The best counterarguments not only address arguments that are actually on the table, but also come from a place of empathetic epistemology. I’ve always described it as “mind-mapping,” that work we do to try to understand why our opponents believe and why. It’s about imagining what it feels like to believe what others believe from the inside. It means having a sense of what it would be like to have another worldview, where all rational connections spring from certain premises you may not share and all evidence is filtered through it. It requires understanding why that worldview is emotionally compelling in the first place, how it claims to “make sense.” And mostly this understanding comes out of taking arguments seriously and doing good research. The people who are really good at it are able to make entire arguments from another point of view. It’s hard work, but without it, we’re likely to miss others’ true beliefs, and thereby miss a chance to truly and properly engage.

If we’re not charitable, discussion tends not to get very far. As so many of us have experienced, when people feel that their true arguments are being ignored, they tend to shut down and get angry. The argument becomes heated and unproductive, and then no one gains anything of value.  Even if you are a generally charitable person, it’s worth making an extra effort to make sure that you’re responding conscientiously to an argument you don’t like or don’t agree with, so that everyone can learn from each other. How else will we make sure that we know more about the world today that we knew yesterday?
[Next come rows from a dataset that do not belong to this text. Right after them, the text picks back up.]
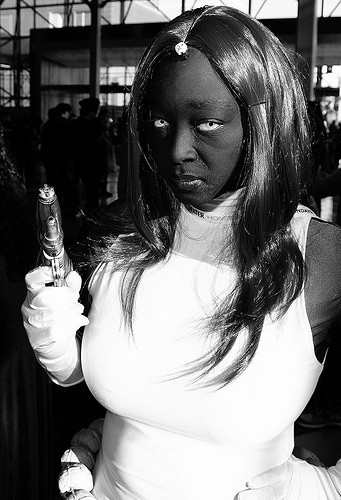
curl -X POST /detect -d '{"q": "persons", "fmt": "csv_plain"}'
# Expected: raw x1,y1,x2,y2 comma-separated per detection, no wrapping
0,96,341,429
22,6,341,499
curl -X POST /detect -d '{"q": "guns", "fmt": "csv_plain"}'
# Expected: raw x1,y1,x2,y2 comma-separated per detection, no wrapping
34,181,74,289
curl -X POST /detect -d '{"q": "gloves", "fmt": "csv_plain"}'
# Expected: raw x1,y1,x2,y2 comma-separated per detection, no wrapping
21,265,90,387
236,452,341,500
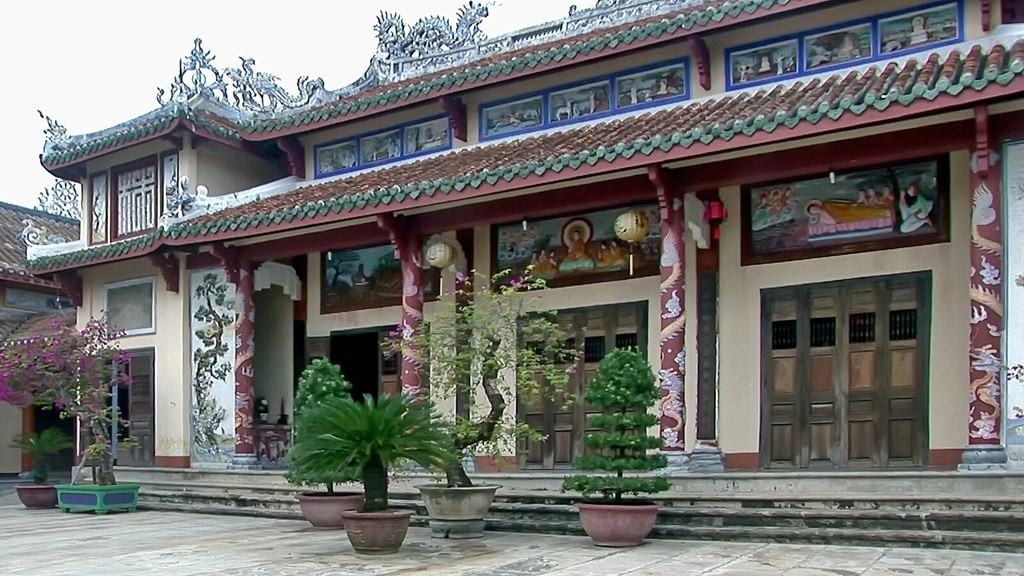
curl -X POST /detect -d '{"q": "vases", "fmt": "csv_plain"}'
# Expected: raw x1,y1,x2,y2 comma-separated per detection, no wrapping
409,481,499,541
57,481,141,513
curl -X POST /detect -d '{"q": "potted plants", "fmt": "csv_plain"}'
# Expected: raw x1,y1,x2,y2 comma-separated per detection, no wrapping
286,388,458,554
295,356,366,528
8,427,70,507
564,347,672,548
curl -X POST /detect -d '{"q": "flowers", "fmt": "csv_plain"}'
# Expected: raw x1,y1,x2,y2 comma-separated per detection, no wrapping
369,266,570,483
0,317,149,485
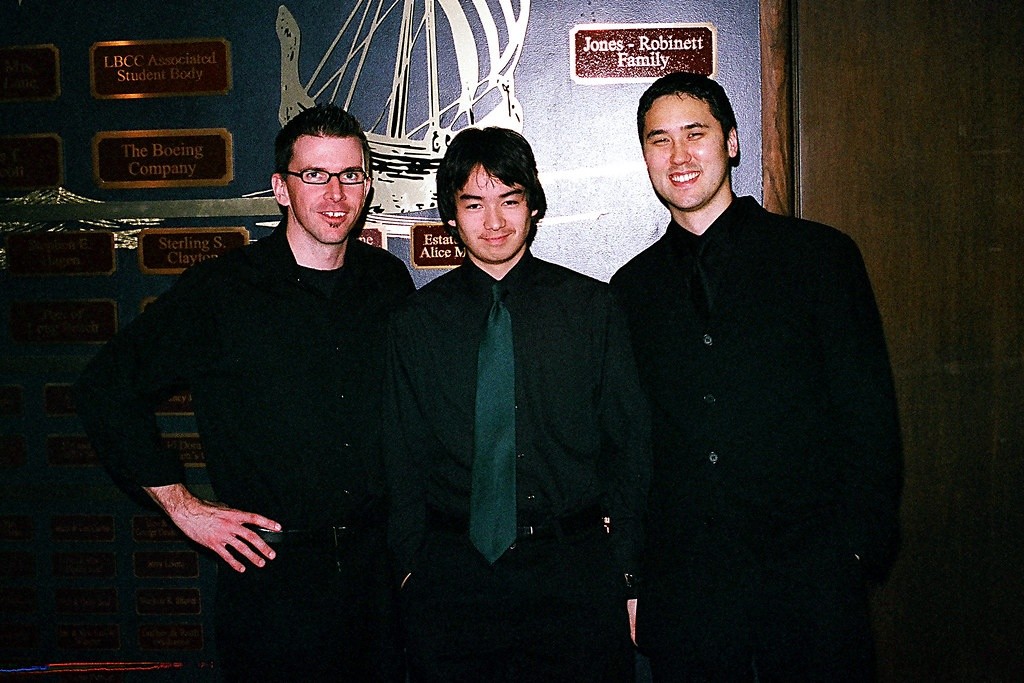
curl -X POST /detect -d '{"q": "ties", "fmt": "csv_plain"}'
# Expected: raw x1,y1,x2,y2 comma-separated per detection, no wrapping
469,283,516,563
688,237,716,326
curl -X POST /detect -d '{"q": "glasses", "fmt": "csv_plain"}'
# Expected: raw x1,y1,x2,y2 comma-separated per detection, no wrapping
284,170,370,185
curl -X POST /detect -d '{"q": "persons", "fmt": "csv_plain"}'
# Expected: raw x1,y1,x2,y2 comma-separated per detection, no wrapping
377,126,654,683
609,71,903,683
74,104,421,683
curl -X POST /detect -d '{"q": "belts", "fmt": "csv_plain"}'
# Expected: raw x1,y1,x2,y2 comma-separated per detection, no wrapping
252,519,384,547
429,504,602,550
Example (added later): N.T. Wright, a prominent Christian theologian, has said that, “The guillotine and the gas chamber are two of secular modernism’s most potent and revealing symbols,” the implication being that secularism is somewhat responsible for Hitler and his genocide. I personally find this to be a horrendous and cheap rhetorical point, a clear case of Godwin’s Law in action. Holocaust appropriation is immensely frustrating, and no more so than when Christians, historically not friends of the Jews, appropriate it for the purpose of attacking atheists, another minority religious group. And while that interpretation might end up being right, I was wrong when I accounted for no other possibilities. I was set straight by a dear friend, who pointed out the following: that if historically secularism did indeed lead to moral atrocities, then Wright had a responsibility to say so; that a certain understanding of moral law does preclude secular morality from having any weight; and that such views needed to be allowed in the public discourse. Agree with him or not (and I’m not sure I do), he was right that I hadn’t tried to understand the situation from Wright’s philosophical point of view or even considered alternate interpretations (less awful ones, that is) of what he’d said. In order to demonstrate that my opinion was correct, I had to address other possibilities, and attempt to look at them through the eyes of a different worldview. Only then could I really address what was said with due rigor and intellectual honesty.